Protein metabolism is reflected in the balance between nitrogen intake and output (Chiarauigrio 1963). Urea and creatinine are the major end products of protein metabolism and their concentration in the blood and body fluids serves as one of the criteria of the state of protein metabolism. The concentration of blood urea nitrogen varies directly with the nitrogen intake (Davidson and Henry, 1969).
Nitrogen and creatinine concentration was found to increase with increasing protein intake. It was also found that the renal extraction of creatinine was dependent upon the serum concentration.
A direct correlation was observed between dietary protein intake and the levels of serum protein and albumin.
Uric acid is the product of degradation of protein bases in the process of catabolism. Serum creatinine concentration represents a dynamic balance between production and disposition (Seegmiller 1963) whereas urinary urate is a product of active tubular excretion (Davidson and Henry, 1969). Lower values were observed in children compared to those for the adult age range and males showed a slightly raised value than females in the studies done in Pakistan. Previous studies of Smyth (1957) and Mikleson (1965) are in accordance with the present findings. The daily urinary excretion of uric acid was found to be influenced by the dietary intake of protein rich food e.g. meat.
Calcium and phosphorus are important not only for bones and teeth but also for normal nerve transmission, muscle contraction. blood chelating and the maintenance of cell membrane (Kenneth 1976). A reciprocal relationship was found between the concentration of calcium and phosphorus. Higher calcium level is usually associated with low phosphorus level and vice versa as has been shown by Lenison and McFate (1960) and the study done in Pakistan (Rehman & Naqvi, 1979). Urinary calcium and phosphorus excretion are dependent on serum concentration. Higher the serum concentration, the more is the urinary excretion. It was also found that a direct correlation exists between serum inorganic phosphorus and serum alkaline phosphatase activity (Rehman & Naqvi, 1979).
Sodium and potassium are important in the renal regulation of acid base balance. The balance is maintained on average dietary in- take and the concentration of sodium and potassium in children and adult is the same because the total concentration of body fluid is not affected by growth.

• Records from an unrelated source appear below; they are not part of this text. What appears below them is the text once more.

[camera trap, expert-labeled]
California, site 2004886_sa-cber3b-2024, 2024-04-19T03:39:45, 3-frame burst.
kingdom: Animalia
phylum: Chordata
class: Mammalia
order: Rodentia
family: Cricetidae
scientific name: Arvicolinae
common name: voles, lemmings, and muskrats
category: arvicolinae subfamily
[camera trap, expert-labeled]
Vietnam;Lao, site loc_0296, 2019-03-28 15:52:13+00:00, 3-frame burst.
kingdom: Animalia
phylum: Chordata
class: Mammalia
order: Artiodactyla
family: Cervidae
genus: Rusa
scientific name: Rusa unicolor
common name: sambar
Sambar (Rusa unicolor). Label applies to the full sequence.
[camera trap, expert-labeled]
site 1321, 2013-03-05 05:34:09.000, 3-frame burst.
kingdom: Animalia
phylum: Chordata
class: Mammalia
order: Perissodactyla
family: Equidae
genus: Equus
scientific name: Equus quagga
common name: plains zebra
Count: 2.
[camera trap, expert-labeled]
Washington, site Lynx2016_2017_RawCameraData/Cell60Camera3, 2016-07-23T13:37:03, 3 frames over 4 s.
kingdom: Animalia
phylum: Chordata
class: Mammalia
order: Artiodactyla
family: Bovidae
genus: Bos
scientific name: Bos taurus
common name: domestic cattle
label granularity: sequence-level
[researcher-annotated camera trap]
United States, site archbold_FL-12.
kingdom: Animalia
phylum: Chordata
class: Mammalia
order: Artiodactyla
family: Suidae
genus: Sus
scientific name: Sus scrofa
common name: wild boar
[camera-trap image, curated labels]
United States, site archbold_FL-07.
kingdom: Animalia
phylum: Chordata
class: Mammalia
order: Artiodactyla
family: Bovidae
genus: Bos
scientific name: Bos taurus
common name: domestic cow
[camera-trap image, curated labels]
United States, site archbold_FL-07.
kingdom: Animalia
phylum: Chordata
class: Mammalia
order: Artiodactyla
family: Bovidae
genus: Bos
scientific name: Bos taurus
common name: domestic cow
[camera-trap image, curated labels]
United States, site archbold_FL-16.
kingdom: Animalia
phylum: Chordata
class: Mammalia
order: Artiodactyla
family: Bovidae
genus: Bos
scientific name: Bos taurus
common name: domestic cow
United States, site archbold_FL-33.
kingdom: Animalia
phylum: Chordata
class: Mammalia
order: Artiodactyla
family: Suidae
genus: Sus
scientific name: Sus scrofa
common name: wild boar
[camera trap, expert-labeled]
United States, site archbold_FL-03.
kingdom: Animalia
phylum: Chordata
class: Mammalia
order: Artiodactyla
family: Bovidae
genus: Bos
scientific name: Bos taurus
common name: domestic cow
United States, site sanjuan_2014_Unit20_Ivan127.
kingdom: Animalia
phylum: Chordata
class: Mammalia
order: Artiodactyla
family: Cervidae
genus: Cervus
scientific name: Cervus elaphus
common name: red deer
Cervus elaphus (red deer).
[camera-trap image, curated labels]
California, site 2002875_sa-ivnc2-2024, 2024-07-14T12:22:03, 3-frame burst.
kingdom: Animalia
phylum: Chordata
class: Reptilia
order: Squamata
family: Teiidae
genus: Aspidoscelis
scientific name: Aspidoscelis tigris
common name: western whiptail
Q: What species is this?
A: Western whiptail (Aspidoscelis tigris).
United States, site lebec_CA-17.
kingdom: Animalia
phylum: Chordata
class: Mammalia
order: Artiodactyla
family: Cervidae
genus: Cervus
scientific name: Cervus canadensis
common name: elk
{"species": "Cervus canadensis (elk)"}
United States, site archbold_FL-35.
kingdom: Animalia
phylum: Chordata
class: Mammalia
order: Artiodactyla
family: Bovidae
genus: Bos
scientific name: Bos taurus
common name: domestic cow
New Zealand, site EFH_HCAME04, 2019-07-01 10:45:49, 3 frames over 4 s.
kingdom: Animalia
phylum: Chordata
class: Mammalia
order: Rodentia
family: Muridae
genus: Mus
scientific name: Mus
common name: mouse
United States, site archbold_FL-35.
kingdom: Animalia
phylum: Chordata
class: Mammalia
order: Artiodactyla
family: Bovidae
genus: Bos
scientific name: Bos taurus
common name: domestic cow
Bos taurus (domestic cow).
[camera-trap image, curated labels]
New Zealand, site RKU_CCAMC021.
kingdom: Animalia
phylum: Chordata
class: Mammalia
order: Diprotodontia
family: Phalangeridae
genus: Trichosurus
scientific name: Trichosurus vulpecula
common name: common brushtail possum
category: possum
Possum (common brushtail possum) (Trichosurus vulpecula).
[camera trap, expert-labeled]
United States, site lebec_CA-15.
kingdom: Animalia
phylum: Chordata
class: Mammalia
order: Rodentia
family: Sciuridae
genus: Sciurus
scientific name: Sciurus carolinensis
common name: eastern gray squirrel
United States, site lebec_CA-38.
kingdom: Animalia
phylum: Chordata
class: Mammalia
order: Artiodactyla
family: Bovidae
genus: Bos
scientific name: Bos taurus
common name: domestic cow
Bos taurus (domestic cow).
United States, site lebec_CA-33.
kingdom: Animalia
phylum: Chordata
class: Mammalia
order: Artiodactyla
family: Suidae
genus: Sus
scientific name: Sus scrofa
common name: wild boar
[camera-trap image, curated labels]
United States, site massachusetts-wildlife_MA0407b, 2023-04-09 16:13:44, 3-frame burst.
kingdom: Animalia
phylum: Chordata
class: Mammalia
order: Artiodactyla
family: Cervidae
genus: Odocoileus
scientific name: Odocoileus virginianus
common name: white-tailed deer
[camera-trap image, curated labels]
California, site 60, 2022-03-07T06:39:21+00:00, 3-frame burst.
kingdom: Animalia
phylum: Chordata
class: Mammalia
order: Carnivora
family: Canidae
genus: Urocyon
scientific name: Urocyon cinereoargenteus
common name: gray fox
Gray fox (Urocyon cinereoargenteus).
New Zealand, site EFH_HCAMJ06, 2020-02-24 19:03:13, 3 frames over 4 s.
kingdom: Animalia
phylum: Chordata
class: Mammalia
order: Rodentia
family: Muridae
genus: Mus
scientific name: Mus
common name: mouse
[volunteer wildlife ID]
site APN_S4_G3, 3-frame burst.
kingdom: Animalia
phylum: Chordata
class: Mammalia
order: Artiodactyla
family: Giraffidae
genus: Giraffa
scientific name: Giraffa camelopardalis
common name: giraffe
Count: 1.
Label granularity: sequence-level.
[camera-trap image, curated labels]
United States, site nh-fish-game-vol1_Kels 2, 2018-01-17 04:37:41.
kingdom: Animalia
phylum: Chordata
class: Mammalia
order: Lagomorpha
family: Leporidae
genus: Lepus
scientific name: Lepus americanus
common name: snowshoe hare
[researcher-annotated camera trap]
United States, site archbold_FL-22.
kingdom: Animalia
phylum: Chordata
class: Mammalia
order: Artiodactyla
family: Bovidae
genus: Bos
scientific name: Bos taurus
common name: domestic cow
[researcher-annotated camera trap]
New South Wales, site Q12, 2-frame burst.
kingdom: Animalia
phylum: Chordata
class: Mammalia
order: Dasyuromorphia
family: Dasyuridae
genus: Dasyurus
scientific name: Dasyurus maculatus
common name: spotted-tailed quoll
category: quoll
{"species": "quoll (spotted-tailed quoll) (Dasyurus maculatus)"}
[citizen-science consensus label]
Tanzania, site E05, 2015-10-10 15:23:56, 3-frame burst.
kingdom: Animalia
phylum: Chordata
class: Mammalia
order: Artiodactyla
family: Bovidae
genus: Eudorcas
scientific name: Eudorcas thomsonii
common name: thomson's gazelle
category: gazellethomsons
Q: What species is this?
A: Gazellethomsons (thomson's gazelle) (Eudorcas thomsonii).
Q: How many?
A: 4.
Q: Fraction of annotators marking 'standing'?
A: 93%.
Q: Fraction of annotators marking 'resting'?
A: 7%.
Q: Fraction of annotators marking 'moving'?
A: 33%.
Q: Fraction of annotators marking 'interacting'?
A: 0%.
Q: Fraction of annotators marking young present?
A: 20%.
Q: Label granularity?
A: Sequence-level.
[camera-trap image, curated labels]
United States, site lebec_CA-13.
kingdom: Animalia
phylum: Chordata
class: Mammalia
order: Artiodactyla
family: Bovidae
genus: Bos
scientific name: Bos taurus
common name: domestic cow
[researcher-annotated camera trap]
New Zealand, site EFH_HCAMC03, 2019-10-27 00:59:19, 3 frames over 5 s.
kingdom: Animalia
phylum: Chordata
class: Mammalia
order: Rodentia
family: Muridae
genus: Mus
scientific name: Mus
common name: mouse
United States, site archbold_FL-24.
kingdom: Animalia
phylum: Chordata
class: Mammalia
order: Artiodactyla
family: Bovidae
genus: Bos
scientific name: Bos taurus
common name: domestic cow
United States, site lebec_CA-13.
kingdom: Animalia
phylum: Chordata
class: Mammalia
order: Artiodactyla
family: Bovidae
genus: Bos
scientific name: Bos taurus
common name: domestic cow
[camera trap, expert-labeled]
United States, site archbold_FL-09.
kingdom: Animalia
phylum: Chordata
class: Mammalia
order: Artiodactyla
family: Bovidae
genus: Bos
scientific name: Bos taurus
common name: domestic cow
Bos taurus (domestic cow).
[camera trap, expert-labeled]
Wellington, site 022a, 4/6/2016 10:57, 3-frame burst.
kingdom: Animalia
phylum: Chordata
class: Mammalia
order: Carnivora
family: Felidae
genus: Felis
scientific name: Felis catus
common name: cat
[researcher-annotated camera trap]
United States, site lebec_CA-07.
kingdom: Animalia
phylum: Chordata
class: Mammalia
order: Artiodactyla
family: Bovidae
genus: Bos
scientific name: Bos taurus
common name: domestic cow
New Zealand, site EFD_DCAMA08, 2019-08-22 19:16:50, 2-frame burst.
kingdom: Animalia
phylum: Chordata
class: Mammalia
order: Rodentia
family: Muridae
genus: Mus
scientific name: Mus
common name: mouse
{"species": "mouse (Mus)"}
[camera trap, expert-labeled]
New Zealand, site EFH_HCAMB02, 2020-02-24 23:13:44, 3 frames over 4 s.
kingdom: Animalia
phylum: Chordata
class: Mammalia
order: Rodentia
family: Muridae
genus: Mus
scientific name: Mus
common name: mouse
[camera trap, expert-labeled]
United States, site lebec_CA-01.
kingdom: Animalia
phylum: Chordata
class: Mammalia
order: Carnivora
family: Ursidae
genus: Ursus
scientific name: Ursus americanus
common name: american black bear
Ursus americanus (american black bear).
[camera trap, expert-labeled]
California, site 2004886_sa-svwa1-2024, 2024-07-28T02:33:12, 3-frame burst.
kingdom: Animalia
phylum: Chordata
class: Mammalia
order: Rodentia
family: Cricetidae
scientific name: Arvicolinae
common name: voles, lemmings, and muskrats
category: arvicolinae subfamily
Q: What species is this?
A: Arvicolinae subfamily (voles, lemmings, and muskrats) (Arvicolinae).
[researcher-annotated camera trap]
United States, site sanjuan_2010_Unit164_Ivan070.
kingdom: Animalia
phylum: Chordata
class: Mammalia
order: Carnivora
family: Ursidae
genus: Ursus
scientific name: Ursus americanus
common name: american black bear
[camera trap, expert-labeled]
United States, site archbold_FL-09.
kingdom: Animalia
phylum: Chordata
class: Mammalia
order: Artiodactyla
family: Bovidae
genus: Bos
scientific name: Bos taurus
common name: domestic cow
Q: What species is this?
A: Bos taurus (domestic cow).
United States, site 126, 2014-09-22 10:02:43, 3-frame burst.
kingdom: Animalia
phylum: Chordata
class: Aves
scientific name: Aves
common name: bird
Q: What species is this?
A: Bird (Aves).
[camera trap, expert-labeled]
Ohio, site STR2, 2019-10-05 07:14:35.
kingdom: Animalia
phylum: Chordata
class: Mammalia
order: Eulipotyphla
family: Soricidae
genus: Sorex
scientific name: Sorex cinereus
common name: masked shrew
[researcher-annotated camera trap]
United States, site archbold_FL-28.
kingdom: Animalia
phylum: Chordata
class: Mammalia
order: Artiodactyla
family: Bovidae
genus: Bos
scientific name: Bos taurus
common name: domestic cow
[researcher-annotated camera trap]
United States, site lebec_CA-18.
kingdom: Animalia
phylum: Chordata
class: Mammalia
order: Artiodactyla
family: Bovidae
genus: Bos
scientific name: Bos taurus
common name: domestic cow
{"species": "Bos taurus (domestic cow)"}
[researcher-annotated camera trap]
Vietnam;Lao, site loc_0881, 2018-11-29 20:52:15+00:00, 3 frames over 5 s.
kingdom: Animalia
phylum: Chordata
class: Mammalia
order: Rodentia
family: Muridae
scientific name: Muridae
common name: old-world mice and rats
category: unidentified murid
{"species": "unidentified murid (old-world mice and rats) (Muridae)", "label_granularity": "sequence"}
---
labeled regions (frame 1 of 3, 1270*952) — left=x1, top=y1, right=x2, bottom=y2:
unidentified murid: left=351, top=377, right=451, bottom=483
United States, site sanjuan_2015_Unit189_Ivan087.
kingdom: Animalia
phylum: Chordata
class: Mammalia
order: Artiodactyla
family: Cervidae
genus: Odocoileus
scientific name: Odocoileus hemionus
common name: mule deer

In Pakistan, blood urea nitrogen, creatinine and uric acid in the apparently healthy subjects were lower than those reported from the west (Rehman & Naqvi, 1979).

References

1. Chantler, C. and Barratt, T.M. (1972) Estimation of gromerular filteration rate from plasma clearance of 51-chromium edetic acid. Arch. Dis. Child., 47:613.
2. Chiarauigrio, E.C., Wolf, A.V. and Prentiss, P.G. (1963) Total protein/protein nitrogen . ratio of human serum A factor consistent with total solids. Am. J. Clin. Pathol., 39:42.
3. Davies, D.F. and Shock, N.W. (1950) Age changes in gromerular filteration rate. Effective renal plasma flow and tubular excretory capacity in adult males. J. Clin. Invest., 29:496.
4. Davidson, I. and Henry, J.B. (1969) Chemical diagnosis by laboratory method. 14th edition. W.B. Saunders Company. Philadelphia, London, Toronto.
5. Hansen, T.M., Kampmann, J. and Loursen, H. (1970) Renal excretion of drugs in the elderly. Lancet, 1:1170.
6. Kenneth, L.B. (1976) The Laboratory in clinical medicine. Halsted, J.A. (ed). W.B. Saunders Company. Philadelphia, London.
7. Levinson, S.A. and McFate, R.P. (1969) Clinical laboratory diagnosis. Lea and Febiger. Philadelphia.
8. Rehman, A. and Naqvi, A.J. (1979) Renal function test in apparently healthy Pakistanis. Unpublished data.